Materialized views accelerate queries, enable lightweight ETL, and integrate lake and warehouse data.

Query Acceleration

In BI reports and ad‑hoc queries with heavy aggregations and joins, materialized views pre‑compute results to achieve second‑level response instead of minutes.

Lightweight ETL (Data Modeling)

They can be nested to build DWD/DWM layers, leveraging scheduled refreshes.

Lakeshore Integration

Materialized views over external tables reduce data import cost and speed up queries.

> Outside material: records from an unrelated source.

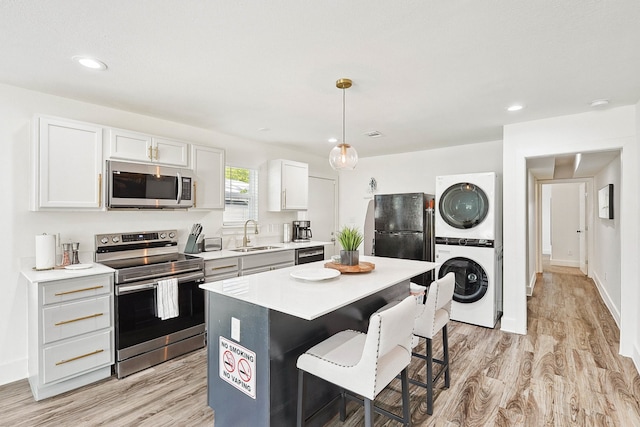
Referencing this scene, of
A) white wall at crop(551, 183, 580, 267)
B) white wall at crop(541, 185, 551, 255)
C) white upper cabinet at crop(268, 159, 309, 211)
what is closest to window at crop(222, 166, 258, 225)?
white upper cabinet at crop(268, 159, 309, 211)

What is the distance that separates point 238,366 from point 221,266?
1.71 m

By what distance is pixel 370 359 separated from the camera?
4.92 feet

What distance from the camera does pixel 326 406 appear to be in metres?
2.01

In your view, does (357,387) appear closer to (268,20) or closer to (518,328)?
(268,20)

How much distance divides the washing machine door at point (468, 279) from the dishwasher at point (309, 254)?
1.73 m

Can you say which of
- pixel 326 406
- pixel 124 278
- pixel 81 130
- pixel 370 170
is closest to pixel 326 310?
pixel 326 406

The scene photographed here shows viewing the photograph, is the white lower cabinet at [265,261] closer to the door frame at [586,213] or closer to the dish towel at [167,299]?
the dish towel at [167,299]

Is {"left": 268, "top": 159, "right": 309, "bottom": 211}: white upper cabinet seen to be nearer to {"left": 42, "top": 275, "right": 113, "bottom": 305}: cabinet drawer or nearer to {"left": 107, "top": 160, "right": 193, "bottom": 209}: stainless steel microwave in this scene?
{"left": 107, "top": 160, "right": 193, "bottom": 209}: stainless steel microwave

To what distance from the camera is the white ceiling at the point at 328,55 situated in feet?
5.40

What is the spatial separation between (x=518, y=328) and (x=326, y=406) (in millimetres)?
2809

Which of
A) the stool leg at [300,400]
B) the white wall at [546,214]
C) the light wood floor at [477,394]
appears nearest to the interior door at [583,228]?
the white wall at [546,214]

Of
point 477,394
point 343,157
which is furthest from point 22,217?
point 477,394

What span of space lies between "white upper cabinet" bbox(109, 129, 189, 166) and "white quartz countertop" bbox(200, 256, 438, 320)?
1773mm

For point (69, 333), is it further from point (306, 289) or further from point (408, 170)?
point (408, 170)
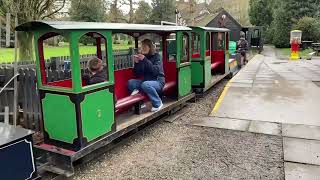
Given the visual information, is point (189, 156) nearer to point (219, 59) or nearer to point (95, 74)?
point (95, 74)

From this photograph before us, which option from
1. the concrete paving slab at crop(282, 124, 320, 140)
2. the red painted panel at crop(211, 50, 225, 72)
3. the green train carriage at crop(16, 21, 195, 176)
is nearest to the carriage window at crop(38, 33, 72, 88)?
the green train carriage at crop(16, 21, 195, 176)

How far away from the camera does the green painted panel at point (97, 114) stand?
4.70m

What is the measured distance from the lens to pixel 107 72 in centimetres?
518

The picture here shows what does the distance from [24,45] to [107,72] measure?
446cm

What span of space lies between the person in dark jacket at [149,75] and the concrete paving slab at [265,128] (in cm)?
200

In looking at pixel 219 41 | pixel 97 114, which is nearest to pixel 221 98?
pixel 219 41

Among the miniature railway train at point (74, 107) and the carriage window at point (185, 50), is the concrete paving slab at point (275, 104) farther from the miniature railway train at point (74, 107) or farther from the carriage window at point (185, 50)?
the miniature railway train at point (74, 107)

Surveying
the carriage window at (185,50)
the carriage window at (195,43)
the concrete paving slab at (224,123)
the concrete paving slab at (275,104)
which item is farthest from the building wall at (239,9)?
the concrete paving slab at (224,123)

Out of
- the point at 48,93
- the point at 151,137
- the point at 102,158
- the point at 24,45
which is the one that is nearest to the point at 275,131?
the point at 151,137

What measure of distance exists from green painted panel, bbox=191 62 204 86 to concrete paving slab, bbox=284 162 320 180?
4.70 meters

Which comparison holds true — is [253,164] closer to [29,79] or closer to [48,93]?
[48,93]

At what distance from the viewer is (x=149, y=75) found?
7.25m

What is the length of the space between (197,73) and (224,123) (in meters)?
2.56

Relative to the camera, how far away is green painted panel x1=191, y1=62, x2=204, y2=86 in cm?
947
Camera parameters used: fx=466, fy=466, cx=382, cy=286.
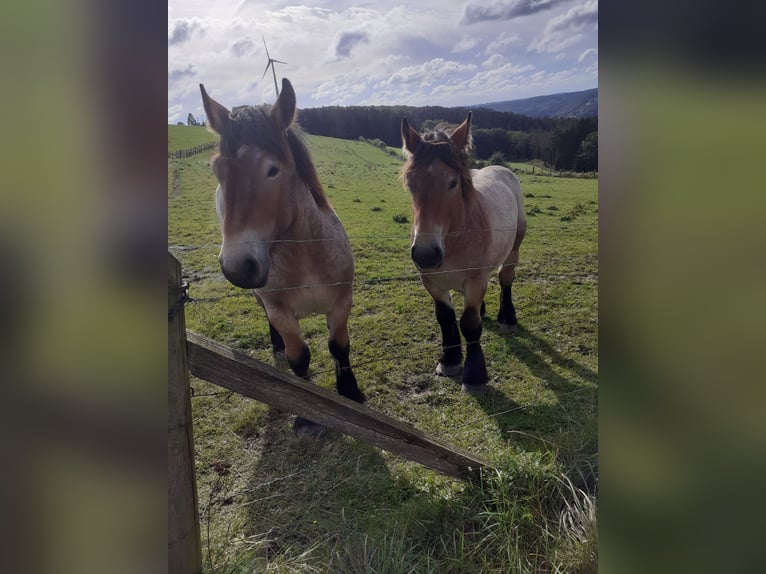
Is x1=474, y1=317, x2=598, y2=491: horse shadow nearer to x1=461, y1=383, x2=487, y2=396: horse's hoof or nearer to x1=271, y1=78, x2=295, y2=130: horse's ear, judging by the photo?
x1=461, y1=383, x2=487, y2=396: horse's hoof

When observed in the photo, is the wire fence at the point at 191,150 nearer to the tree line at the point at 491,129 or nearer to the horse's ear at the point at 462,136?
the tree line at the point at 491,129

Classification of Materialized Views

Based on consistency and composition they fall into several categories.

Synchronous vs Asynchronous

Synchronous views keep strong consistency with base tables.

Asynchronous views achieve eventual consistency, suitable for scenarios tolerating delay (e.g., T+1 or hourly refreshes).

Single‑Table vs Multi‑Table

Both synchronous and asynchronous can be defined on single tables; only asynchronous can involve multiple tables.

Synchronous views are limited to single‑table definitions.

Refresh Strategies

Full refresh recomputes all data.

Partition incremental refresh updates only changed partitions.

Synchronous views behave like real‑time refresh, staying aligned with base tables.

Limitations and Applicability

Cannot provide real‑time synchronization; latency depends on refresh frequency.

Refresh cost and storage overhead: full refresh is expensive; incremental refresh supports limited aggregates; storage may double for many views.

Strict query matching: optimizer only uses a view when the query is fully compatible with its definition.

Dependency on base‑table schema: structural changes break dependent views.

Key Takeaways

Materialized views are powerful for pre‑computing results but should be used only in limited, fixed, and small‑scale scenarios due to maintenance complexity and risk.

Prefer combining SQL scheduling and monitoring to externalize view capabilities for easier management and future iteration.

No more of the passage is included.